While the Private Attribution API is intended to measure the association of relatively infrequent conversion events with a limited set of related impression candidates, it is important to consider how the API might be misused for larger-scale data collection. The requirement that impressions enumerate the possible conversion sites (and vice-versa) has an important role in preventing misuse of the API for mass data collection, and in making attempts at such misuse more visible.
It is unclear whether the privacy budget store should be cleared whenever the impression store is cleared. On one hand, it contains information about browsing activity, so is desirable to include it when clearing browsing activity. On the other hand, it is only possible to strictly adhere to the requirements of the differential privacy mechanism, if information about a fully- or partially- depleted privacy budget is maintained until that budget is no longer relevant (i.e. the end of the privacy budget epoch).
9.2. Disabling the Private Attribution API
The Private Attribution API is designed to reveal only aggregate information. The use of differential privacy limits the chance of determining whether any particular user contributed to the aggregated output. However, some users may still prefer not to participate in attribution measurement. As discussed in § 4.5.1 Optional Participation, the user agent must provide a mechanism for the user to disable the Private Attribution API.
To minimize the risk of fingerprinting, and to prevent discrimination against users who choose to disable the Private Attribution API, sites must not be able to detect that the API is disabled. Specifically, all calls to the Private Attribution API that are otherwise valid, must complete successfully, even when the API is disabled. The only difference in behavior is that conversion reports returned when the API is disabled will never report any conversion value. Because the reports are encrypted, this difference cannot be detected by the site receiving the conversion report.
9.3. Including Identifying Information with Saved Impressions
Sites are able to encode some amount of data
in impressions,
using filterData
or other fields.
The API does not prevent sites from encoding user identifiers
in these fields.
The attribution process can use this data
when constructing a conversion report,
which implies some risk of that identifying information
becoming available to the site that receives that report.

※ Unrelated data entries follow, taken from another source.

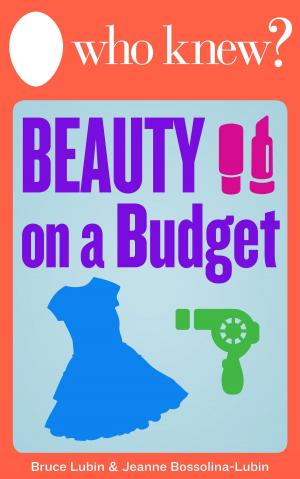Cover of Who Knew? Beauty on a Budget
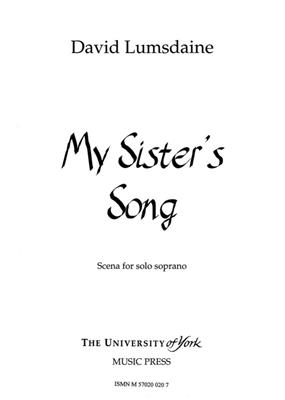 David Lumsdaine: My Sister's Song: Solo pour Chant
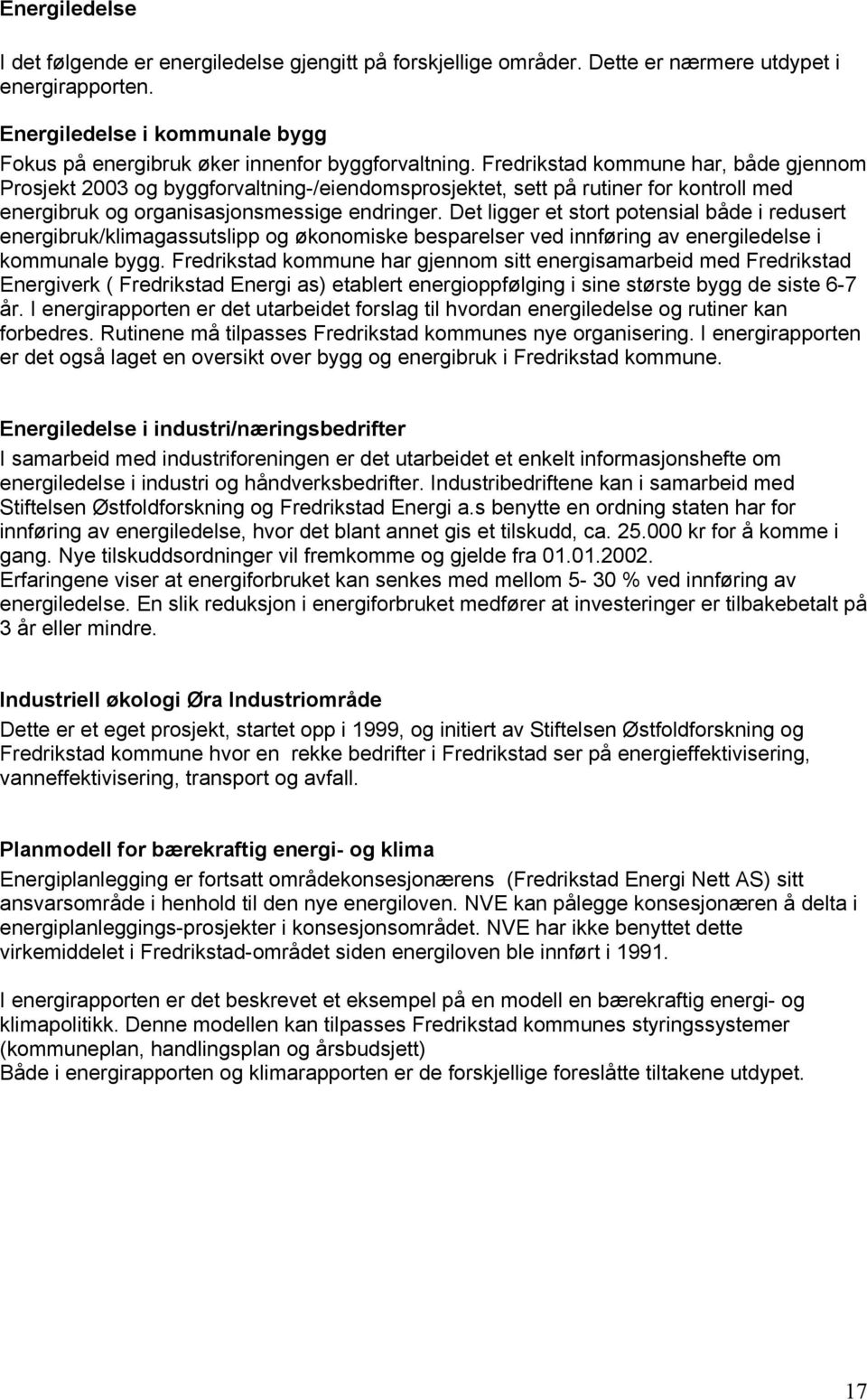 Fredrikstad kommune har, både gjennom Prosjekt 2003 og byggforvaltning-/eiendomsprosjektet, sett på rutiner for kontroll med energibruk og organisasjonsmessige endringer.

The following measures mitigate this risk:
-
The impression store cannot be read directly. Thus, identifiers are only usable for tracking to the extent information about them is revealed in conversion reports.
-
The information in conversion reports is only revealed after aggregation and the addition of noise.
-
Users have the ability to clear the impression store.
-
No impressions are saved to the impression store when the Private Attribution API is disabled.
9.4. Use in Third-party Contexts
The Private Attribution API is available even in third-party contexts. In particular, a third-party iframe may call saveImpression(). Note, however, that the impression is recorded with the site of the top-level navigation context, not the origin of the iframe.
While the availability of the API in third-party contexts carries some increase in privacy risk, this support is deemed necessary because iframes are commonly used to display advertisements.
10. Acknowledgements
This specification is the result of a lot of work from many people. The broad shape of this level of the API is based on an idea from Luke Winstrom. The privacy architecture is courtesy of the authors of [PPA-DP].